Christmas Eve is better spent running the last minute chores required to host large gatherings of family and friends, and then enduring their petty squabbles and oft-told stories, but our solitary and ascetic lifestyle spares us such enviable hassles. Instead we will sleep late, enjoy our annual playing of the
Duke Ellington Orchestra’s swinging “Nutcracker Suite,” maybe put on that
great old Mahalia Jackson Christmas album that an old girlfriend with a knack for gift-giving once gave us, then give the old place an overdue straightening-up, and put some final obsessive meddling into a novel we’ve written which is almost ready for e-publication. At some point in the evening we’ll get together with some old friends, then cook up some steaks that have already been thoughtfully provided as an early Christmas present by some parents with a knack for gift-giving, and perhaps we’ll play
that Christmas album by Brave Combo, the fabulous punk polka band from Denton, Texas, or reach into the vinyl for our family’s ancient copy of Gene Autry singing about
Rudolph the Red-Nosed Reindeer, and we’ll savor the once-a-year feeling of Christmas Eve.
Christmas Eve was always a big event in our childhood, a time when the family ate pizza or some other non-traditional fare and played that same old Gene Autry album as well as a Mitch Miller sing-along on the hi-fi, then opened all the gifts from all the Okie relatives and all our gift-giving friends. The more extravagant gifts from Santa Claus were put off until Christmas morning, but even the folks offered a few small tokens that were almost worth the obligatory slide shows documenting our goofy-looking younger days, and we had a lot of love and laughter. This year the family is scattered from one end of the United States to the other, with us inconveniently located somewhere in the middle, Santa Claus is is busy with the younger children who have been nicer and less naughty than ourselves, and a few of the most beloved of those Okie relatives are bravely battling the most brutal of diseases, and many of the family and friends who populate our most cherished memories of Christmas Eve will celebrate in their afterlives. Still, there’s something about the number on the calendar will bring us all closer together.

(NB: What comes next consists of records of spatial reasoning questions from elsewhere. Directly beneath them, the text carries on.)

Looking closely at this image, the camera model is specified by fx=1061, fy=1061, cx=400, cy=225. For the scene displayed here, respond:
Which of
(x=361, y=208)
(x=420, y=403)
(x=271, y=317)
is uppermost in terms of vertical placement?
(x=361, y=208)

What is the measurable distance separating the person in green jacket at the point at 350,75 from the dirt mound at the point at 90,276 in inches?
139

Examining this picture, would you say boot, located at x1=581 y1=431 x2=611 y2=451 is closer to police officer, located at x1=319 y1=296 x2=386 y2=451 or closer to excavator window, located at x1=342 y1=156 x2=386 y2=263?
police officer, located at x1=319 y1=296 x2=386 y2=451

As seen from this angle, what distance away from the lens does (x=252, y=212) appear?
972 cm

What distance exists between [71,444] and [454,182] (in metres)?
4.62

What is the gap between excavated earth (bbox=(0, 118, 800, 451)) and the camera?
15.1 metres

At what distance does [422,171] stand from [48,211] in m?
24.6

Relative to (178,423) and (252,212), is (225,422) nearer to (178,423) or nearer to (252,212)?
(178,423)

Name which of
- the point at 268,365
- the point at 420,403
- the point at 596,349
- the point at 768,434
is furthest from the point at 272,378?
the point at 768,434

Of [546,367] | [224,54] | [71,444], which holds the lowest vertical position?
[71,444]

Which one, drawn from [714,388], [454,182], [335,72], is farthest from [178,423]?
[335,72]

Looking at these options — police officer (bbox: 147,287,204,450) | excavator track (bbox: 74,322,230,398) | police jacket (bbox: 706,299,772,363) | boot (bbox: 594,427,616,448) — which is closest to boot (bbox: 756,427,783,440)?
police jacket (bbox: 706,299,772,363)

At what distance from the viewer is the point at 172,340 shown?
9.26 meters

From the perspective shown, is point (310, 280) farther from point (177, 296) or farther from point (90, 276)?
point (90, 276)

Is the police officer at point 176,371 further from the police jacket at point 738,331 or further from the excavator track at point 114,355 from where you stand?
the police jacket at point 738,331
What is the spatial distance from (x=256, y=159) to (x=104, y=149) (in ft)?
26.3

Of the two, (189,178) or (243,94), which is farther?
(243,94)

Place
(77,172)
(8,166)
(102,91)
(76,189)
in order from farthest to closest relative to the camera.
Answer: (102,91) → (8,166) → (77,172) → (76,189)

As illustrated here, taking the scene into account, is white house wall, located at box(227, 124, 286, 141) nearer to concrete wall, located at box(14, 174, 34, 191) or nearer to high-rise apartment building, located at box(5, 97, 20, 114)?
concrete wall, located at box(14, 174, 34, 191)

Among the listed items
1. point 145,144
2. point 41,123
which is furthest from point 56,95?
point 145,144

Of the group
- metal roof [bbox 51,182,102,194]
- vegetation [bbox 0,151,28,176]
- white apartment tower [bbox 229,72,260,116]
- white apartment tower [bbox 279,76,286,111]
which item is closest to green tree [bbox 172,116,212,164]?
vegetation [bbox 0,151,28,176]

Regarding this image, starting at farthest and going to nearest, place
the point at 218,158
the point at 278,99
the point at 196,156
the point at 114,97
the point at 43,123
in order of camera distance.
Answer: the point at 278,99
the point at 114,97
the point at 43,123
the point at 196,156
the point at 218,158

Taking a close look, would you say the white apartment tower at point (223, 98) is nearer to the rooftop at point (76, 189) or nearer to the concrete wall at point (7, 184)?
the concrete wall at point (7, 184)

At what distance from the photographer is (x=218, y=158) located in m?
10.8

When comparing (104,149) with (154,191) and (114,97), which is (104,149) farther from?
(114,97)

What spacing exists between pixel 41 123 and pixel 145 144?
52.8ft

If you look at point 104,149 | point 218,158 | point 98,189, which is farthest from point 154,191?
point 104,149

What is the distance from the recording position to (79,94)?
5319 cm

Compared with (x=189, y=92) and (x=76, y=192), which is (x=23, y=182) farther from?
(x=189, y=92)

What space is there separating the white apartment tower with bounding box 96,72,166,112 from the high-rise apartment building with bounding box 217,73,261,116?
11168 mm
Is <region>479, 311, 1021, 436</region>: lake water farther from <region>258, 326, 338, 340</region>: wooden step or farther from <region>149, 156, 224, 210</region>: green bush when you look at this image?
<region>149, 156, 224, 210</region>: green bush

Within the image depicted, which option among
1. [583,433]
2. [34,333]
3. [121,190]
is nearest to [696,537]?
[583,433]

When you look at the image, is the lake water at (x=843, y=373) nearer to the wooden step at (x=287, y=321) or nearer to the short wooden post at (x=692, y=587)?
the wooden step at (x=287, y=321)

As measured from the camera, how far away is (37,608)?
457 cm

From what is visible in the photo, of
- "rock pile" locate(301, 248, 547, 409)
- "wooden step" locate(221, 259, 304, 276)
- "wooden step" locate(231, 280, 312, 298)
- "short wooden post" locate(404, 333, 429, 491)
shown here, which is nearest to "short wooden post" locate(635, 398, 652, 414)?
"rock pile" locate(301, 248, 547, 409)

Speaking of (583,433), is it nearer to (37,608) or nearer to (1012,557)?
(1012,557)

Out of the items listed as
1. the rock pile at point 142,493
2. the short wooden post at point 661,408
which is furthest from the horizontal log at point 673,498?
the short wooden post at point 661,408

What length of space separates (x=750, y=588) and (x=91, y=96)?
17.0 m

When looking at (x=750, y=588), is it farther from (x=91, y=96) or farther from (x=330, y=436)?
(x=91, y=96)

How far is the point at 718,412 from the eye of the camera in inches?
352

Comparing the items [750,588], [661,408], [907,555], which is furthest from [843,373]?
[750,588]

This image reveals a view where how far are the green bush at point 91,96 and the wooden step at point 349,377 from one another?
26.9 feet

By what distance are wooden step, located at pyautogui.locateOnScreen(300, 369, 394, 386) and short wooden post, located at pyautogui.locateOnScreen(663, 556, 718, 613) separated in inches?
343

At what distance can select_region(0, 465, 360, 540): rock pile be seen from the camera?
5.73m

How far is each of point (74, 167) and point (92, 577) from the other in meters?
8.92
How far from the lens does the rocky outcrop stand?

At some point today we will say a prayer for our Okie relatives, who are far better people than ourselves, and for anyone else that a reader who has wandered to this page might know who is similarly afflicted, and we will give thanks that we have this day together on God’s good earth. We’ll say a prayer about all that other news, too, whatever it might be, but will prefer to consider the good news that the world celebrates tomorrow. The winter solstice passed on Sunday, shortly after the preacher at the West Douglas Church of Christ had delivered us a heartening sermon on the greatest gifts we receive in life, and we are certain the days will grow longer into summertime, and that great things will yet come, and we are resolved to be grateful and hopeful. On this Christmas Eve we wish you all good health and a happy life, and care little about anything else.